Тело жгло раскаленным железом, и от боли временами я покидала его, а очнувшись, видела, как с громовым треском расползалась извилистая трещина на потолке, неумолимо надвигаясь на ничего не подозревающего паучка. Я увидела, как поглотила тьма тоскливое в своей ничтожности существо, и погибло оно без крика и жалобы, и затянулась с мучительным скрежетом трещина.
Людей становится все больше, но звуки доносятся как бы издалека и, продираясь сквозь толпу, я слышу лишь свое сдавленное дыхание. Одежда прилипла к телу. Скорее домой, смыть с себя унижения, исчезнуть в бегущей воде.
Жаль, что мамы больше нет. Она всегда говорила, что жизнь недолго продержится в ее рано обессилевшем теле. В последние месяцы она почти не говорила со мной и не ела, только спала. Однажды, околдованная волшебным сном, она просто не нашла дороги назад.

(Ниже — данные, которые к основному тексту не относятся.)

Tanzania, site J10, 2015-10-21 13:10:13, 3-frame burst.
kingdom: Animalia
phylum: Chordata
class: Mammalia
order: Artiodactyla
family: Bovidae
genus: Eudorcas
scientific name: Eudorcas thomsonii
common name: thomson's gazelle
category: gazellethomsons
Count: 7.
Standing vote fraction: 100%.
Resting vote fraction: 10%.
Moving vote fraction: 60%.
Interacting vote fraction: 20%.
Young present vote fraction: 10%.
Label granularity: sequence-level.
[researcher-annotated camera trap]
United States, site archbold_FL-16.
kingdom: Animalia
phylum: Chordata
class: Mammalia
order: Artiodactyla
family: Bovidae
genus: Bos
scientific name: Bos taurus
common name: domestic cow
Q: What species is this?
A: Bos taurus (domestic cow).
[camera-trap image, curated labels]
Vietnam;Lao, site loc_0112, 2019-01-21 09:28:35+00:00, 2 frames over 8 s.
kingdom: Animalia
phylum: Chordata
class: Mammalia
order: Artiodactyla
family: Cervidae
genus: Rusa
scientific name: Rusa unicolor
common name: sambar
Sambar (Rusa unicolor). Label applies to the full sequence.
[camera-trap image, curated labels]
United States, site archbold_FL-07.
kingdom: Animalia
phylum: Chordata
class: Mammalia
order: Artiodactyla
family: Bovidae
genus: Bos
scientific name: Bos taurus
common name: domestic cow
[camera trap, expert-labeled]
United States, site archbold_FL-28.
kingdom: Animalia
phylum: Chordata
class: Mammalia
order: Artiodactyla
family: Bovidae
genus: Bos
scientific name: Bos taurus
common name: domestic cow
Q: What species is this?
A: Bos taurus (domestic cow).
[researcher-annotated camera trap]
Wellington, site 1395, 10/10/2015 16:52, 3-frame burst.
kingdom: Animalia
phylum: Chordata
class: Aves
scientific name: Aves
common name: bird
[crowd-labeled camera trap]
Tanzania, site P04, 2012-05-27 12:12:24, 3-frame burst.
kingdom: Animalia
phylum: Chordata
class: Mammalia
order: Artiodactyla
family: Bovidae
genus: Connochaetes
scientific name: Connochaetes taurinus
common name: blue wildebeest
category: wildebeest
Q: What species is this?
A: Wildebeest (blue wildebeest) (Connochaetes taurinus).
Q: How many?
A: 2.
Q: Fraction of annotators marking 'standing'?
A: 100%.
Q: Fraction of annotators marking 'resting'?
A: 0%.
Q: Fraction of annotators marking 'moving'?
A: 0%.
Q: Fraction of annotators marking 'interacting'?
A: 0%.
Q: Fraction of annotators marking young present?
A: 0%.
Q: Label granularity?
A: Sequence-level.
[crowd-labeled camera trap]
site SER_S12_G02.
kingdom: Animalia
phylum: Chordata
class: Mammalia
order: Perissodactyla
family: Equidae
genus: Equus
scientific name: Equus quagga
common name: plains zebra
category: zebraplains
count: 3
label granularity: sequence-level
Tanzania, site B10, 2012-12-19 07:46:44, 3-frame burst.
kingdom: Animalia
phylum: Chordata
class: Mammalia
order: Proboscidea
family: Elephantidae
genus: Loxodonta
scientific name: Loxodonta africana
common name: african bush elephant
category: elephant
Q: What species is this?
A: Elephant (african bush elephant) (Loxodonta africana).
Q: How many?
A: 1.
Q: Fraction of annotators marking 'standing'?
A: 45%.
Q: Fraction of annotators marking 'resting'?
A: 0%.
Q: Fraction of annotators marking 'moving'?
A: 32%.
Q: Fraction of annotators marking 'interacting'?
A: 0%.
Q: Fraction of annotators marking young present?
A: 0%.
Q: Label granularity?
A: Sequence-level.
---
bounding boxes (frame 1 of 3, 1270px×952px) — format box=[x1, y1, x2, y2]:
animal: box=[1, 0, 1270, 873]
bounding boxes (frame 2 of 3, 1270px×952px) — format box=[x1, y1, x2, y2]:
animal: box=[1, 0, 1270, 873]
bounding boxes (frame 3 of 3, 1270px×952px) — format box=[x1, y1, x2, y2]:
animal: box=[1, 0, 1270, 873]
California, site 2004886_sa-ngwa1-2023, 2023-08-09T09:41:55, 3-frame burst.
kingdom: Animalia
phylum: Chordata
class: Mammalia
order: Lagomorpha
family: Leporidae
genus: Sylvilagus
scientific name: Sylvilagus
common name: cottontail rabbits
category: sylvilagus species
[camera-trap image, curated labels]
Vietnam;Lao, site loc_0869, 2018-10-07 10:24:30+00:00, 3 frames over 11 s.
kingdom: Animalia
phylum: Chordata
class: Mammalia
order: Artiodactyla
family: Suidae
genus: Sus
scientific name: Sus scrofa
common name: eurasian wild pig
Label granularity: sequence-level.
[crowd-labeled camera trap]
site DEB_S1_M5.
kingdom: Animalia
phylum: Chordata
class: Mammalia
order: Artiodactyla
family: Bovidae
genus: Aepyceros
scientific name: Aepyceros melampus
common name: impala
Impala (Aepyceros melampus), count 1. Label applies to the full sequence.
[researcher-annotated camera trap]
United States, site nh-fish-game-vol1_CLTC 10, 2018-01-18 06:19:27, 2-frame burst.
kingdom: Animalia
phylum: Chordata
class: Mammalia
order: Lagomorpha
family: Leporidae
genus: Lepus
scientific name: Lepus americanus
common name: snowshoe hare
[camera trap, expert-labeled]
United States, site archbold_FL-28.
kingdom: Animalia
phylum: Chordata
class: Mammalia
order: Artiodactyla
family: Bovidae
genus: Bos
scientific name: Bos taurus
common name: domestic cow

Я тоже хочу спать. Закрыв входную дверь, прохожу в мамину комнату и ложусь на ее старую постель. Непривычно быстро засыпаю. Мне снится, что я стою в одиночестве на носу величественно белого корабля. Попади мы в шторм, это судно не потонет, оно дойдет до песчаного берега, с которого у меня начнется новая жизнь.
На мне маленькое белое платье и золотистые босоножки. Я настолько легкая, что того и гляди унесет ветер. Моряки то и дело поглядывают в мою сторону, но не смеют подойти – я дочь капитана. Я стою на пустынной палубе и смотрю в шелковые темно-синие изгибы волн, смотрю долго-долго, пока оттуда не начинают одна за другой показываться разноцветные, сияющие всеми огнями спины рыб.